-- Work instruction --
The full set of records must be set down verbatim.

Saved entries
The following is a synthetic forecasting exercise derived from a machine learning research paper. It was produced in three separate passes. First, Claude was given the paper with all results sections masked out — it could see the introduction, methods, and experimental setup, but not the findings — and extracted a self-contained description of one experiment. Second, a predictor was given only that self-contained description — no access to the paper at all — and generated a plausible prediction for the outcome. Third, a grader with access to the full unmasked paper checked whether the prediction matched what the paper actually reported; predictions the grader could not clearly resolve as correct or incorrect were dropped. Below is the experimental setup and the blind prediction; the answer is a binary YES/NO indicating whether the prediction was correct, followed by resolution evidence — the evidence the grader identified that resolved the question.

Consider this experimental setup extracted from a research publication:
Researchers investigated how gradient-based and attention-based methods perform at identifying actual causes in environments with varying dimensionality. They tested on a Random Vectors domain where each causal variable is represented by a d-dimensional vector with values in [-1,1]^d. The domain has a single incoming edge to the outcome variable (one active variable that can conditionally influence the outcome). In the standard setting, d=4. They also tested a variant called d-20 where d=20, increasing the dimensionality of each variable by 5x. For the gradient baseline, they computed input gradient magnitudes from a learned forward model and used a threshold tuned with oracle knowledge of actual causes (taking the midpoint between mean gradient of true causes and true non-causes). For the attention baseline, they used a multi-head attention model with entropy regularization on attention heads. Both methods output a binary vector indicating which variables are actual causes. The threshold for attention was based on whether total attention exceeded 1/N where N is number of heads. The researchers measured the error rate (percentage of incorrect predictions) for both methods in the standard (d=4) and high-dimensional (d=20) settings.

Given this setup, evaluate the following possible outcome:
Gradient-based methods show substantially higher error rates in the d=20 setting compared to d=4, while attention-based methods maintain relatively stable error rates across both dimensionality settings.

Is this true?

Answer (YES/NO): NO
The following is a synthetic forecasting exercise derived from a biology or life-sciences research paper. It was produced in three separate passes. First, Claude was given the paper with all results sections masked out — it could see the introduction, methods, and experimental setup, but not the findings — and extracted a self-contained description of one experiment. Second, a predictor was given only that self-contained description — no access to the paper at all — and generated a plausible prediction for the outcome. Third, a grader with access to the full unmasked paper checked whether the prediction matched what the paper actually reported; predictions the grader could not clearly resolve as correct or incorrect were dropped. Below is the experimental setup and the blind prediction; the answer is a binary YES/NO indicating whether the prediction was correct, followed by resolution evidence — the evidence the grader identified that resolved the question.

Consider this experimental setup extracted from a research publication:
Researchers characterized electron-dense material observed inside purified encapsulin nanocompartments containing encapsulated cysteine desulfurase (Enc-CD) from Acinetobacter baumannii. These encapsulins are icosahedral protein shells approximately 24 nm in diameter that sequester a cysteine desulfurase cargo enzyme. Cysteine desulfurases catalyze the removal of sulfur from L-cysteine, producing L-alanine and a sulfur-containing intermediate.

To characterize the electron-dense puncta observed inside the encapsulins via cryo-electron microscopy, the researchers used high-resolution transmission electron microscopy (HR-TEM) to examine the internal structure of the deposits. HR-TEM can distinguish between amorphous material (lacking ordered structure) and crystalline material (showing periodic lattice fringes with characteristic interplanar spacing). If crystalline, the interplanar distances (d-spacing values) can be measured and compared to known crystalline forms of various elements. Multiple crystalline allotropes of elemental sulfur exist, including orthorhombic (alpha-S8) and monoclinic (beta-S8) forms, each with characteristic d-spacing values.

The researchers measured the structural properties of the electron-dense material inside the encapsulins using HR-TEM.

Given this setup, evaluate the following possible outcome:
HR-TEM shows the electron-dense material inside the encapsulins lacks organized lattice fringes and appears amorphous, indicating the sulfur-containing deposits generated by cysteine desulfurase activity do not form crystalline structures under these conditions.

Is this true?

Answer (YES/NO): NO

-- Problem solution --
The following is a synthetic forecasting exercise derived from a machine learning research paper. It was produced in three separate passes. First, Claude was given the paper with all results sections masked out — it could see the introduction, methods, and experimental setup, but not the findings — and extracted a self-contained description of one experiment. Second, a predictor was given only that self-contained description — no access to the paper at all — and generated a plausible prediction for the outcome. Third, a grader with access to the full unmasked paper checked whether the prediction matched what the paper actually reported; predictions the grader could not clearly resolve as correct or incorrect were dropped. Below is the experimental setup and the blind prediction; the answer is a binary YES/NO indicating whether the prediction was correct, followed by resolution evidence — the evidence the grader identified that resolved the question.

Consider this experimental setup extracted from a research publication:
Researchers investigated how gradient-based and attention-based methods perform at identifying actual causes in environments with varying dimensionality. They tested on a Random Vectors domain where each causal variable is represented by a d-dimensional vector with values in [-1,1]^d. The domain has a single incoming edge to the outcome variable (one active variable that can conditionally influence the outcome). In the standard setting, d=4. They also tested a variant called d-20 where d=20, increasing the dimensionality of each variable by 5x. For the gradient baseline, they computed input gradient magnitudes from a learned forward model and used a threshold tuned with oracle knowledge of actual causes (taking the midpoint between mean gradient of true causes and true non-causes). For the attention baseline, they used a multi-head attention model with entropy regularization on attention heads. Both methods output a binary vector indicating which variables are actual causes. The threshold for attention was based on whether total attention exceeded 1/N where N is number of heads. The researchers measured the error rate (percentage of incorrect predictions) for both methods in the standard (d=4) and high-dimensional (d=20) settings.

Given this setup, evaluate the following possible outcome:
Gradient-based methods show substantially higher error rates in the d=20 setting compared to d=4, while attention-based methods maintain relatively stable error rates across both dimensionality settings.

Is this true?

Answer (YES/NO): NO
The following is a synthetic forecasting exercise derived from a biology or life-sciences research paper. It was produced in three separate passes. First, Claude was given the paper with all results sections masked out — it could see the introduction, methods, and experimental setup, but not the findings — and extracted a self-contained description of one experiment. Second, a predictor was given only that self-contained description — no access to the paper at all — and generated a plausible prediction for the outcome. Third, a grader with access to the full unmasked paper checked whether the prediction matched what the paper actually reported; predictions the grader could not clearly resolve as correct or incorrect were dropped. Below is the experimental setup and the blind prediction; the answer is a binary YES/NO indicating whether the prediction was correct, followed by resolution evidence — the evidence the grader identified that resolved the question.

Consider this experimental setup extracted from a research publication:
Researchers characterized electron-dense material observed inside purified encapsulin nanocompartments containing encapsulated cysteine desulfurase (Enc-CD) from Acinetobacter baumannii. These encapsulins are icosahedral protein shells approximately 24 nm in diameter that sequester a cysteine desulfurase cargo enzyme. Cysteine desulfurases catalyze the removal of sulfur from L-cysteine, producing L-alanine and a sulfur-containing intermediate.

To characterize the electron-dense puncta observed inside the encapsulins via cryo-electron microscopy, the researchers used high-resolution transmission electron microscopy (HR-TEM) to examine the internal structure of the deposits. HR-TEM can distinguish between amorphous material (lacking ordered structure) and crystalline material (showing periodic lattice fringes with characteristic interplanar spacing). If crystalline, the interplanar distances (d-spacing values) can be measured and compared to known crystalline forms of various elements. Multiple crystalline allotropes of elemental sulfur exist, including orthorhombic (alpha-S8) and monoclinic (beta-S8) forms, each with characteristic d-spacing values.

The researchers measured the structural properties of the electron-dense material inside the encapsulins using HR-TEM.

Given this setup, evaluate the following possible outcome:
HR-TEM shows the electron-dense material inside the encapsulins lacks organized lattice fringes and appears amorphous, indicating the sulfur-containing deposits generated by cysteine desulfurase activity do not form crystalline structures under these conditions.

Is this true?

Answer (YES/NO): NO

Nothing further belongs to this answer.